Chinese Internet users now have yet another reason to be
frustrated: not only do they have to face censorship, but they are also under constant
surveillance when making phone calls or chatting over the TOM-Skype service. The
findings were revealed by Nart Villeneuve of the University of Toronto, and
published by the Information Warfare Monitor and OpenNet Initiative – Asia.
Villeneuve revealed that the service uses a major software
tool to scan chat messages for sensitive keywords, and then upload and store
them on servers in China. The even more troubling fact is that the text messages,
together with millions of records containing personal information, are stored
on insecure and publicly available web servers together with the encryption key
require to decrypt the data.
The investigation revealed eight servers in the TOM-Skype
network that correspond to the above description, as well a ninth server which
hosted a special TOM-Skype version designed for use in netbars or cybercafés,
and a tenth server which captured data from TOM Online’s wireless service, such
as SMS messages and other sensitive information.
Giving the insecure nature of the servers, their public availability
and the availability of the key to decrypt the logs, the log files were
practically open books, revealing sensitive information such as IP addresses,
usernames and land line phone numbers, as well as full content of filtered
messages, their time and date.
According to the report, it is even possible to map the
social network of each user whose information is contained in the log
files. However, the report also mentions that proving the data is being used
for politically motivated surveillance is quite hard.
The big question now is whether TOM Online and Skype have
some sort of cooperation agreement with the Chinese government, which wouldn’t
come as a surprise if we take into consideration the fact that the Chinese
government is renowned for its censorship and surveillance practices in
general.
The author of the findings also raised another question: “On
what legal basis is TOM-Skype capturing and logging this volume and detail of
personal user data and communication, and who has access to it?”
Both Skype and TOM admitted that in China, the habit of
monitoring communications is not a new one, however, they must submit to it. According
to a Skype spokesperson, surveillance is something that usually happens, and
now, thanks to the report, the security flaw has been fixed.

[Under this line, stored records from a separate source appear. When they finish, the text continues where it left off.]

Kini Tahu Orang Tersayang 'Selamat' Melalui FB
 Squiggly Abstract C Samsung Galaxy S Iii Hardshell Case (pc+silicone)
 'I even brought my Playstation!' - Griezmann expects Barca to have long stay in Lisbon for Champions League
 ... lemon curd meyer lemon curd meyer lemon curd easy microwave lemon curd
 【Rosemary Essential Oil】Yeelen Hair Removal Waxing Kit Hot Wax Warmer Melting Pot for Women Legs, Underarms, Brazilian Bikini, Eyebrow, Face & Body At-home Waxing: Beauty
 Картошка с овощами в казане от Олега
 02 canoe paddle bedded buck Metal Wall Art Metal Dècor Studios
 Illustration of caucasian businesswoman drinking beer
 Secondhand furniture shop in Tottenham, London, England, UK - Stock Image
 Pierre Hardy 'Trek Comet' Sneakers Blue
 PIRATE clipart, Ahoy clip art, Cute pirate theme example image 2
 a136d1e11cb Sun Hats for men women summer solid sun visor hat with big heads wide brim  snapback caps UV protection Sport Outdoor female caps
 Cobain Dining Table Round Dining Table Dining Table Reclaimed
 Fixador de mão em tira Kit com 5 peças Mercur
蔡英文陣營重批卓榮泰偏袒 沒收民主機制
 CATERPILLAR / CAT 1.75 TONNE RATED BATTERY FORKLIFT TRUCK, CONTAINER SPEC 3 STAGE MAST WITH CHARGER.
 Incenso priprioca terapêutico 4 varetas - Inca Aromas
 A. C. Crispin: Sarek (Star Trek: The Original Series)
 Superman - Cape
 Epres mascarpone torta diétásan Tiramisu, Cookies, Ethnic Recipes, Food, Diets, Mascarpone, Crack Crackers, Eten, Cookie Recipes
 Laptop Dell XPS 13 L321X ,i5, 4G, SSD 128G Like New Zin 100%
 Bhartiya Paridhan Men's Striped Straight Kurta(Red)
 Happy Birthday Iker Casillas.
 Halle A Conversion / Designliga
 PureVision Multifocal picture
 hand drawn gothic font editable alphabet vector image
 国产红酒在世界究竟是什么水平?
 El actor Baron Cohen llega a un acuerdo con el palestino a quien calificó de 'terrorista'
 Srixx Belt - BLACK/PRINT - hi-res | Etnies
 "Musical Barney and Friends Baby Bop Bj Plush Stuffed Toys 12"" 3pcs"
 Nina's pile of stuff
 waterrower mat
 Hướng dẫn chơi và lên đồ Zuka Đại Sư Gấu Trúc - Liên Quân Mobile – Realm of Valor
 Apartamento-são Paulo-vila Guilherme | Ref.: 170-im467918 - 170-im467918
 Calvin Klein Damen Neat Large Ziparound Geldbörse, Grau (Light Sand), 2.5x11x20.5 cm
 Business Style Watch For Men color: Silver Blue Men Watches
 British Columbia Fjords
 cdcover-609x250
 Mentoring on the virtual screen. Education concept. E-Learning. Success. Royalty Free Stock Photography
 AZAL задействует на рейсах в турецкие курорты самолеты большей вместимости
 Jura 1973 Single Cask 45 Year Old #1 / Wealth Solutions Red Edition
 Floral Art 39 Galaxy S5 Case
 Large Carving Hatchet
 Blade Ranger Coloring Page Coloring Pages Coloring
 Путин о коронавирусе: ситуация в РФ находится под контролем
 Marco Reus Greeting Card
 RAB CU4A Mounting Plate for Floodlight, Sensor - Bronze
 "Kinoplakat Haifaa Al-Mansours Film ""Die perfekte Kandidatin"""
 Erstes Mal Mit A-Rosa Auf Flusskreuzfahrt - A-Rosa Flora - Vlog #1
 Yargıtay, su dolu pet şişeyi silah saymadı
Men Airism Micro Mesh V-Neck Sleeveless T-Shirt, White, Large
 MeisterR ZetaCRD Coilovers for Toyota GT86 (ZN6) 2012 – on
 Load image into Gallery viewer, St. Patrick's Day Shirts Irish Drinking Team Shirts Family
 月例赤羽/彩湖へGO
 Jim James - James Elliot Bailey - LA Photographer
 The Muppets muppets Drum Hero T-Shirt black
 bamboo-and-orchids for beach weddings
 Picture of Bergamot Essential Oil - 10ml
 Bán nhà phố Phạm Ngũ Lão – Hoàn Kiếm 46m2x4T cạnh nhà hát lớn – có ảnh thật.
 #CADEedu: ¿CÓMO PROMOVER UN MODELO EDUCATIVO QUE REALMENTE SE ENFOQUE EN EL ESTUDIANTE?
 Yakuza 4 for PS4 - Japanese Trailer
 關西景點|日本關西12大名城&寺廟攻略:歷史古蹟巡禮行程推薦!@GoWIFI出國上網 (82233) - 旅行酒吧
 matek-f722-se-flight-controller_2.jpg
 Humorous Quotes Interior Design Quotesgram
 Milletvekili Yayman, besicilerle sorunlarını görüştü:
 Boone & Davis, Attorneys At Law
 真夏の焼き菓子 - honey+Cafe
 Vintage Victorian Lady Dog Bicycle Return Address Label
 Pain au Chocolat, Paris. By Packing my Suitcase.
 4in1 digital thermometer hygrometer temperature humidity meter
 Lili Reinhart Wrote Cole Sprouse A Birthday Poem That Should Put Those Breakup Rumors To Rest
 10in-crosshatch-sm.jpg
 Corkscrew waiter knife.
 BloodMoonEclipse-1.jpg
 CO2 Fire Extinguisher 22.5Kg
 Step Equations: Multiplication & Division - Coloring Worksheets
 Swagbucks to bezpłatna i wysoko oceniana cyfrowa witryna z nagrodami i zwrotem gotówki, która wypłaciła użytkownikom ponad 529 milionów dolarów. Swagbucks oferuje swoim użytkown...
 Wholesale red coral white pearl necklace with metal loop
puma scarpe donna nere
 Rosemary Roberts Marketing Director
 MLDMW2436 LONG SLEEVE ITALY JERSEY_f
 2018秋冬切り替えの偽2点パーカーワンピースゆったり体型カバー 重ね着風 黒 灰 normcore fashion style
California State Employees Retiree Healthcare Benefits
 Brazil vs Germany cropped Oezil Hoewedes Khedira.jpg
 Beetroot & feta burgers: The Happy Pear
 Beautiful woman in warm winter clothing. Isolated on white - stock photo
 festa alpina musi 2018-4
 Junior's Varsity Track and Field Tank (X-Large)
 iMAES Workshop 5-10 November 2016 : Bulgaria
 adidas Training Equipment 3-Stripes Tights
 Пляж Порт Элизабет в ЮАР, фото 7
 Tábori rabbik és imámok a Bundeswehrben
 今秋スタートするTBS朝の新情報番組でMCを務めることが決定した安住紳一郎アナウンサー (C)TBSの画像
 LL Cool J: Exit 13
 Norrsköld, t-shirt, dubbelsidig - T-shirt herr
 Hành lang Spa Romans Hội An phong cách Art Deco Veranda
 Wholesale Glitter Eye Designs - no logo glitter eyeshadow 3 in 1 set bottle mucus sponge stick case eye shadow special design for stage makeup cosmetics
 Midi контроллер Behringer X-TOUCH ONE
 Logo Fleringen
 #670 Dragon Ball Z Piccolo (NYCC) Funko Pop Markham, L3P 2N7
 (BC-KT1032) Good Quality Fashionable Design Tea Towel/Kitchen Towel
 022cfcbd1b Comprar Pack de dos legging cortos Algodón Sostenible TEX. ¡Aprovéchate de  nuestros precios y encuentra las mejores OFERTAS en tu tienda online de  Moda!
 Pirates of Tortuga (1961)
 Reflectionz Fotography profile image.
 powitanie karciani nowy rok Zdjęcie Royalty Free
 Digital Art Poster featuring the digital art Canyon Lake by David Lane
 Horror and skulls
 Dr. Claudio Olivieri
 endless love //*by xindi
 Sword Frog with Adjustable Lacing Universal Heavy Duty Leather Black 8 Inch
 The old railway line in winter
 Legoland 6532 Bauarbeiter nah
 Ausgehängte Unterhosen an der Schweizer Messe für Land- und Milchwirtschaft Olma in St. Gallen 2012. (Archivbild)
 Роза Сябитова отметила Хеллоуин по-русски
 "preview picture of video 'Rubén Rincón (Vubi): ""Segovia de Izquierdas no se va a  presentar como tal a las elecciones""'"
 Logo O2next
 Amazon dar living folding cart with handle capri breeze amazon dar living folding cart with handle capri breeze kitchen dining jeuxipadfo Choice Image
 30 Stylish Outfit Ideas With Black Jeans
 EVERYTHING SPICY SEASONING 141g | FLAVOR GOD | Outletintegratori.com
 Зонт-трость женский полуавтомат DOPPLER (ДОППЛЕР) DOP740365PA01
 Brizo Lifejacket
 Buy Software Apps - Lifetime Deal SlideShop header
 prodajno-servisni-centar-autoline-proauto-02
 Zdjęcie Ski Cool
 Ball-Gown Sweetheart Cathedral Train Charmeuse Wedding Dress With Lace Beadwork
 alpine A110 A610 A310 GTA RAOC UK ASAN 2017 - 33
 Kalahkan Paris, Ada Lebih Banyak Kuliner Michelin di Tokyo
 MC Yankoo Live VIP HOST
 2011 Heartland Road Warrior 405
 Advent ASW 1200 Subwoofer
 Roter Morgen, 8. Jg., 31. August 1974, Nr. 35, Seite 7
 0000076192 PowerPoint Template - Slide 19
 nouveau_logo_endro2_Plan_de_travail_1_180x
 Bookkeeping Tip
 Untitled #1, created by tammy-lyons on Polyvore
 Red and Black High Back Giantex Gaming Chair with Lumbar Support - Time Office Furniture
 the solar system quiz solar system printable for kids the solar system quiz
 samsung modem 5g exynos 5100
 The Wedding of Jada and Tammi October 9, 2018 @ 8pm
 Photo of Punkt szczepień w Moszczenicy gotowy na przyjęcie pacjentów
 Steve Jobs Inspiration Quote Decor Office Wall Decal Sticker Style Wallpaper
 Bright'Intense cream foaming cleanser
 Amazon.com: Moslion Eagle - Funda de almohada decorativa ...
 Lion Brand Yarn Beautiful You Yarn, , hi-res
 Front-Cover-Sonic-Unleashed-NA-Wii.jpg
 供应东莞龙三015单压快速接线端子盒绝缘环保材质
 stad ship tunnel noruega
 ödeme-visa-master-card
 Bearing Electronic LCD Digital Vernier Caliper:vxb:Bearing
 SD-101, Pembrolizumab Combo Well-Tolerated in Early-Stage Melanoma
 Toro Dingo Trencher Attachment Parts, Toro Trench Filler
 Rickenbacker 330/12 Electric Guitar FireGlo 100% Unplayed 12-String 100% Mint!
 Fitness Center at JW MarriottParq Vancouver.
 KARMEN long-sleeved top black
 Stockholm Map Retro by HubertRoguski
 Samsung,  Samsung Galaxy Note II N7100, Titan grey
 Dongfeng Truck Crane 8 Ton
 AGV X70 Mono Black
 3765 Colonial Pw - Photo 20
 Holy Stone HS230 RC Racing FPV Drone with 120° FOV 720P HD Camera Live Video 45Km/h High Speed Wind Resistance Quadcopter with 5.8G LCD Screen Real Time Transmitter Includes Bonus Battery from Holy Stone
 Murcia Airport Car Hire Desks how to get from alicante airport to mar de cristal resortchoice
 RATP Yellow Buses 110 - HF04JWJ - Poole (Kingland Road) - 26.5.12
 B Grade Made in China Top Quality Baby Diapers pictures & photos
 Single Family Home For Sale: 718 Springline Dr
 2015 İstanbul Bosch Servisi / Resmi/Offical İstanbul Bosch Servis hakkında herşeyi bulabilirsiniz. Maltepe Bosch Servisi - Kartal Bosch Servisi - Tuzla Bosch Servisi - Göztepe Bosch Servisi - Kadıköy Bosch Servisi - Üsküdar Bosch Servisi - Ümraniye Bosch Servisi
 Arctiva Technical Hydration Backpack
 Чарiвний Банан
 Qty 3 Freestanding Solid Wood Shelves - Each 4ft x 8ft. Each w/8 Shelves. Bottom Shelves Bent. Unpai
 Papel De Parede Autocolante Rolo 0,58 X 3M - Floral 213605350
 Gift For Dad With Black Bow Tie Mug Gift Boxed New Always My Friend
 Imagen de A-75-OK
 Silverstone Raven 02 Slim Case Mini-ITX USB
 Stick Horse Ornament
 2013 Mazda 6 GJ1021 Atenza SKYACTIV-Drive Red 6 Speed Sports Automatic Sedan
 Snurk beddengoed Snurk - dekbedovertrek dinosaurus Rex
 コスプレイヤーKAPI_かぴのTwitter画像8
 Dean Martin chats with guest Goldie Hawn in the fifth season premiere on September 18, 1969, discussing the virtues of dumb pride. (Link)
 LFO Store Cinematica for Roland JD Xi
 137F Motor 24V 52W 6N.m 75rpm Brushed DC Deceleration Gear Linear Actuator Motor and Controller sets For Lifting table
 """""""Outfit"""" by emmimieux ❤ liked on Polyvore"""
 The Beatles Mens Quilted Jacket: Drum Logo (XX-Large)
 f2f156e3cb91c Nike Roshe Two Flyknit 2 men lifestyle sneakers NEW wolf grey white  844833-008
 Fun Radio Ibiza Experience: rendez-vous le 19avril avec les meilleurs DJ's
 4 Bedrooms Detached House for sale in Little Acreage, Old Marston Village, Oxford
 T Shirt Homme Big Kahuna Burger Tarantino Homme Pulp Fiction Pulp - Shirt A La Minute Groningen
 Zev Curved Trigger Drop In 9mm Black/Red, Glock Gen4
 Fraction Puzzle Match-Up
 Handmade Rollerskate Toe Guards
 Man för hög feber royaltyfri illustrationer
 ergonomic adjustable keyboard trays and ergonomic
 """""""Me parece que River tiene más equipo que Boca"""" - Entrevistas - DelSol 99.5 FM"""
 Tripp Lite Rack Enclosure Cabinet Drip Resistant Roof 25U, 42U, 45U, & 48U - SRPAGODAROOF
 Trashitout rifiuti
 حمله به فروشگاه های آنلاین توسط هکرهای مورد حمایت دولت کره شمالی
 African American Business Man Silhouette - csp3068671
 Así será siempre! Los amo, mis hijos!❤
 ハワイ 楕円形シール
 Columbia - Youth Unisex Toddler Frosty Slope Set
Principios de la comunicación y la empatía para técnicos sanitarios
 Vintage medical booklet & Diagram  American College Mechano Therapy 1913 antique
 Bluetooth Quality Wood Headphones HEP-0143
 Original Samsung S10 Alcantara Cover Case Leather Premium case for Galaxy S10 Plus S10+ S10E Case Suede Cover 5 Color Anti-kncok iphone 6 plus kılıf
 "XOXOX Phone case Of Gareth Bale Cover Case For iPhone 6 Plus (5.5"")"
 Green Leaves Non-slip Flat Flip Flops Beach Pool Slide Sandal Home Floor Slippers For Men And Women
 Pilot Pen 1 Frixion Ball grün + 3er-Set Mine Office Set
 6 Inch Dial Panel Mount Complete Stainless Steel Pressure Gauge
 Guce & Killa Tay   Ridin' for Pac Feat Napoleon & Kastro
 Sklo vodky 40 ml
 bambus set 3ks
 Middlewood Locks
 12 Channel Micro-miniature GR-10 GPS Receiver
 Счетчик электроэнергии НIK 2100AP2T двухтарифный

The report concluded that the findings should be a warning
for groups engaging in political activism or promoting the use of censorship
circumvention technology, as “private and politically sensitive messages sent
through new communications technology are only as secure as the robustness of
the security of the technology companies themselves.”
Not even a well-known brand as Skype can give guarantees
that users will not be submitted to censorship and surveillance. While Skype is
not willing to disclose the nature of their collaboration with the Chinese
authorities, it’s easy to assume that just like other companies, they’ve
complied with the regulations in this country, which demands control over what
people read, search, see or talk on the Internet.